• **Your objective**:
Please retype the following passage from the martial arts forum thread, from "Patience is important, ill" up to and including "try a mirror.".

Yeah man id give it a little more time, but at the same time, i dont see anything wrong with getting some help from a fellow class mate. It would'nt hurt to see if your teacher is cool with it though.

Its not like your trying to learn new stuff behind your teachers back or anything. Your just looking for help on something your teacher has already shared with you. 

Patience is important, ill admit when i startd training i wanted to test test test. I thought i should be getting material faster and I was wrong, i got frustrated, and i sucked anyway. That was a long time ago, and i learned the hard way. In my case learning a little patience paid off big time. I feel im lucky that im still involved in the martial arts. Alot of people quit during that phase.  Some lucky people never see that phase. Try to do the form really slow at first, maybe that will help. Think about what you are doing and maybe try a mirror.


----------



## GouRonin (Mar 14, 2003)

> _Originally posted by Steve Howard _
> *The fact that JasOn considered doing this without his instructor's knowledge goes far beyond just being disrespectful.  It is dishonest and, yes, therefore, unethical.  *



Hold up. He didn't know any better and he asked first because he wasn't sure.

Cut Jason some slack.


----------



## Rich Parsons (Mar 14, 2003)

> _Originally posted by GouRonin _
> *Oh, I've been around...(No jokes you guys!)
> 
> My first love  *



Gou,

Why would I need to make a joke?

  

:rofl:


----------



## Steve Howard (Mar 14, 2003)

> _Originally posted by GouRonin _
> *Hold up. He didn't know any better and he asked first because he wasn't sure.
> 
> Cut Jason some slack. *



Gou,
my response was directed more to the poster that couldn't understand why such an action would be unethical than to JasOn himself.  I do give him credit for asking the question and seeking an answer; but the fact that he felt he need to ask the question at all should have been the first clue that the action itself would have been unethical.  Even if no one else questioned the ethics of his choice--the fact that he himself would question it clearly shows that the action would have been unethical at some level in his mind.  I commend him for having enough courage to post such a question and thereby possibly avoid taking the wrong course of action.  But again, seeking advice from a black belt (and assistant instructor, apparently) outside of the dojo is not the same thing as practicing with other students, or receiving advice from this black belt while he is IN the dojo, functioning as a member of the staff.  As an instructor myself, I would have no problem with any of my students working with one of our other black belts in the studio.  However, working with that instructor outside of the studio WITHOUT my knowledge would constitute taking instruction from that instructor behind my back.  That is disloyal, disrespectful and dishonest.  I don't think that was ever Jason's intent.  I only sought to point that out to him so that he would avoid a possible error in judgement.  I think you understand what I was trying to say.  Apparently, some others didn't and I was simply trying to clarify my position.  Jason---I didn't mean it as a personal accusation; please don't take it as such.  I wish you continued success in your training.

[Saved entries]
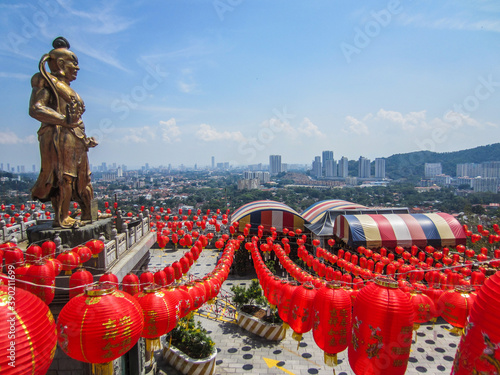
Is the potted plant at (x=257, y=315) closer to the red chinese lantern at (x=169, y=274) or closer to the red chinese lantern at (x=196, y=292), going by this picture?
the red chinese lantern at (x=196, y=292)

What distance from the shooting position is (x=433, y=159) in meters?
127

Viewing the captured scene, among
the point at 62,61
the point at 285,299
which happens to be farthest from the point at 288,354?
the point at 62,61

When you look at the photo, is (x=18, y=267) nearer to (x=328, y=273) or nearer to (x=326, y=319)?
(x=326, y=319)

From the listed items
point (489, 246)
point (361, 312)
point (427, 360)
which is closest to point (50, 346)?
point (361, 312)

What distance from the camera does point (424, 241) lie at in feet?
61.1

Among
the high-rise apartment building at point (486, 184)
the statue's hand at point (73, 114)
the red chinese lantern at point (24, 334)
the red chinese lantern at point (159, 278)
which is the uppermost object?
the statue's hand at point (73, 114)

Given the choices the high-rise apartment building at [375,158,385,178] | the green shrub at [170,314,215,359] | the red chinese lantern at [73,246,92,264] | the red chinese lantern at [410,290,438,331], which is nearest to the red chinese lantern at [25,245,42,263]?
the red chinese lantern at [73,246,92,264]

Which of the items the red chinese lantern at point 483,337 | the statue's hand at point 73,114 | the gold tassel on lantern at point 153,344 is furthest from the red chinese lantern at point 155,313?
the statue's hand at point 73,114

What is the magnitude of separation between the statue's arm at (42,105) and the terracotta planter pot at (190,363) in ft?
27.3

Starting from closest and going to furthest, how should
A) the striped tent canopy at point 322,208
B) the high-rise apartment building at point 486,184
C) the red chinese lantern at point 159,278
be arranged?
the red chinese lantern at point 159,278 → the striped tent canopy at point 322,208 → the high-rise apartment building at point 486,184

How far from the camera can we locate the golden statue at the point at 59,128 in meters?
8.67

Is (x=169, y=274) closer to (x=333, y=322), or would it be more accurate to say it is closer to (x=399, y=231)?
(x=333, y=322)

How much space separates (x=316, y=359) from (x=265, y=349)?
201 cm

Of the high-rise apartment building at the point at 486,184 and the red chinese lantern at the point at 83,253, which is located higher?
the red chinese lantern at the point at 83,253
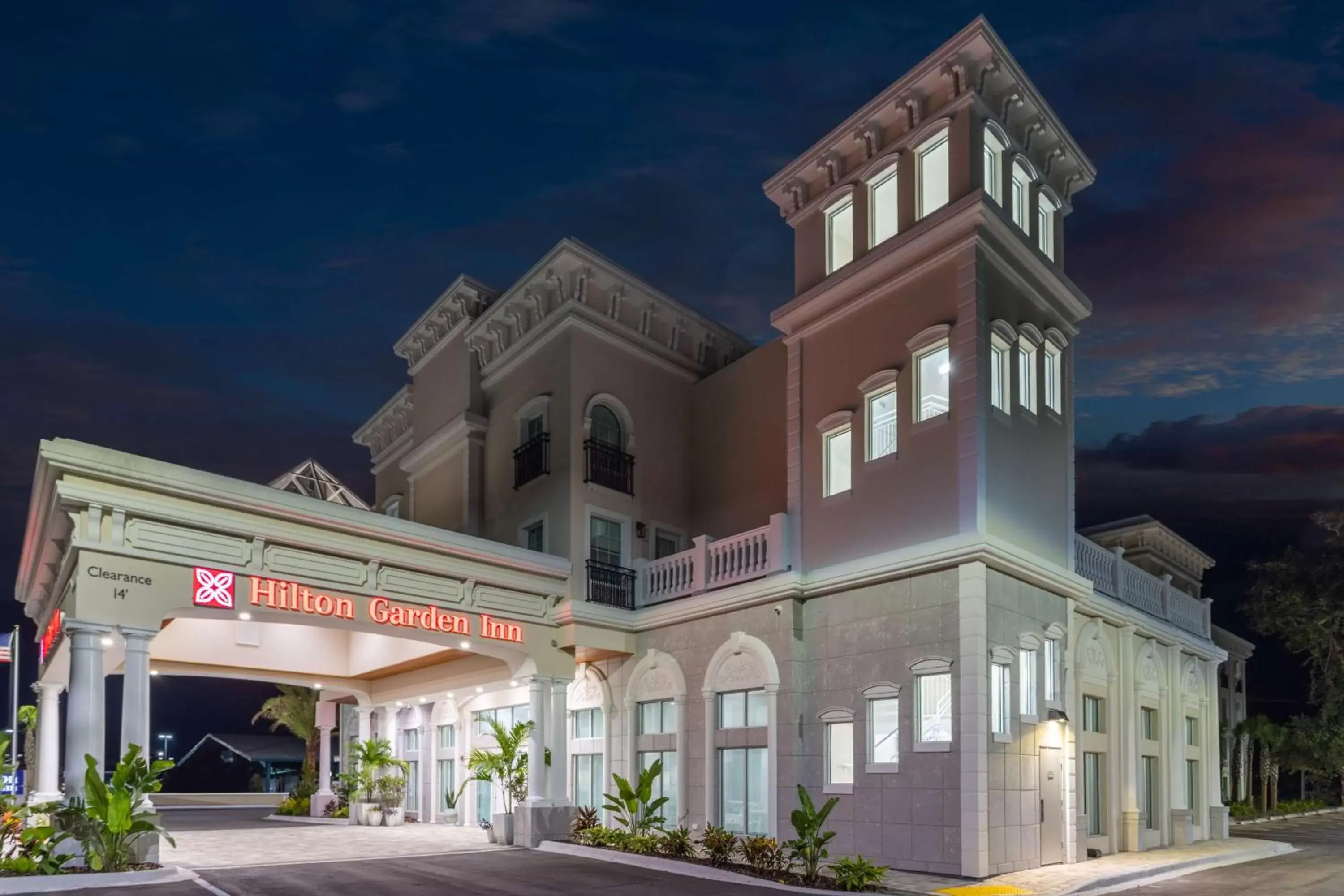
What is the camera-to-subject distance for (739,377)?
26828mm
* * *
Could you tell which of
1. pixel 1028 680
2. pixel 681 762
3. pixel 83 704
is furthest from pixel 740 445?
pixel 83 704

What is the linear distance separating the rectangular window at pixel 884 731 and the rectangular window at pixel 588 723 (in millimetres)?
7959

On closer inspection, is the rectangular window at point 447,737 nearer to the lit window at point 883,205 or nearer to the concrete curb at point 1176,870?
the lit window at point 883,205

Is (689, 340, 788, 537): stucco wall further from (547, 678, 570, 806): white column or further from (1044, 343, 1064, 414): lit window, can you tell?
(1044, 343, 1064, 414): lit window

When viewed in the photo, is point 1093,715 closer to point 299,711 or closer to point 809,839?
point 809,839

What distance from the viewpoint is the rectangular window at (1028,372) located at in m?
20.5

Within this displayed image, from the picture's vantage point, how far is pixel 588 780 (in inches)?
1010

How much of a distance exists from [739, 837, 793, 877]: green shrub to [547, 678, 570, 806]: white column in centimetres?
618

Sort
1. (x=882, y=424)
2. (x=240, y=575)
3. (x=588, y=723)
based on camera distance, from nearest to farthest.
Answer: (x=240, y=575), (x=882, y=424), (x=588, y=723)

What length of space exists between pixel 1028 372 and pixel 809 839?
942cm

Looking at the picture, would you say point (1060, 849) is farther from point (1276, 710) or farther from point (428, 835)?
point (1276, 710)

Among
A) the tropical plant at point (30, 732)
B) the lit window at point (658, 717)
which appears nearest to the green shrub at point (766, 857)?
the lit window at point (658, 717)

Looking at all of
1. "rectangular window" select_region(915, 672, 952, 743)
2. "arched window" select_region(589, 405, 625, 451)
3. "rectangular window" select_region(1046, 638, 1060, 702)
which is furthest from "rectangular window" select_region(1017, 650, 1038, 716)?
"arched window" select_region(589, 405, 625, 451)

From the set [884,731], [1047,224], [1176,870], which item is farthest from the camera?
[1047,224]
--
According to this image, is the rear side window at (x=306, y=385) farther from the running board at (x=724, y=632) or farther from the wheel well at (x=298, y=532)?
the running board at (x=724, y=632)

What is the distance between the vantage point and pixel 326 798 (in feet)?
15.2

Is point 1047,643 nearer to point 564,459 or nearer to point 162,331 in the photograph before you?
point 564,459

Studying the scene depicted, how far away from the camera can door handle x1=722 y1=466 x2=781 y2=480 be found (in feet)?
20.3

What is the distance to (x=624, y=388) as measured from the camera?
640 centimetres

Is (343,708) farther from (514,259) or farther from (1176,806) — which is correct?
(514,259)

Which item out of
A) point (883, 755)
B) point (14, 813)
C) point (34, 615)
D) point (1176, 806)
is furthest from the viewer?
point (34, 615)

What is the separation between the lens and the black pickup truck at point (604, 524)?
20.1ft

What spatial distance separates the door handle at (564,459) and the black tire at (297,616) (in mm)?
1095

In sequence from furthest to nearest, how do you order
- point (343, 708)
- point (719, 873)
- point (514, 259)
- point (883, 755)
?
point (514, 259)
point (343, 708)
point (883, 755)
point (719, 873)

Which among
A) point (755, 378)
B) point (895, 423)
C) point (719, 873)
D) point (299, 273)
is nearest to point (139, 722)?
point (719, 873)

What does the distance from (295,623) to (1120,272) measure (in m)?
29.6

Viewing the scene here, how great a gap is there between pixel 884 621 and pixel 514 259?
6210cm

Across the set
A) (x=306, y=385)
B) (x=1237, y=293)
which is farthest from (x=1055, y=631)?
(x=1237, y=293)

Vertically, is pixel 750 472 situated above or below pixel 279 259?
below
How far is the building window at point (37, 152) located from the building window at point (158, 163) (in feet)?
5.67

• **Response for this exercise**:
Patience is important, ill admit when i startd training i wanted to test test test. I thought i should be getting material faster and I was wrong, i got frustrated, and i sucked anyway. That was a long time ago, and i learned the hard way. In my case learning a little patience paid off big time. I feel im lucky that im still involved in the martial arts. Alot of people quit during that phase.  Some lucky people never see that phase. Try to do the form really slow at first, maybe that will help. Think about what you are doing and maybe try a mirror.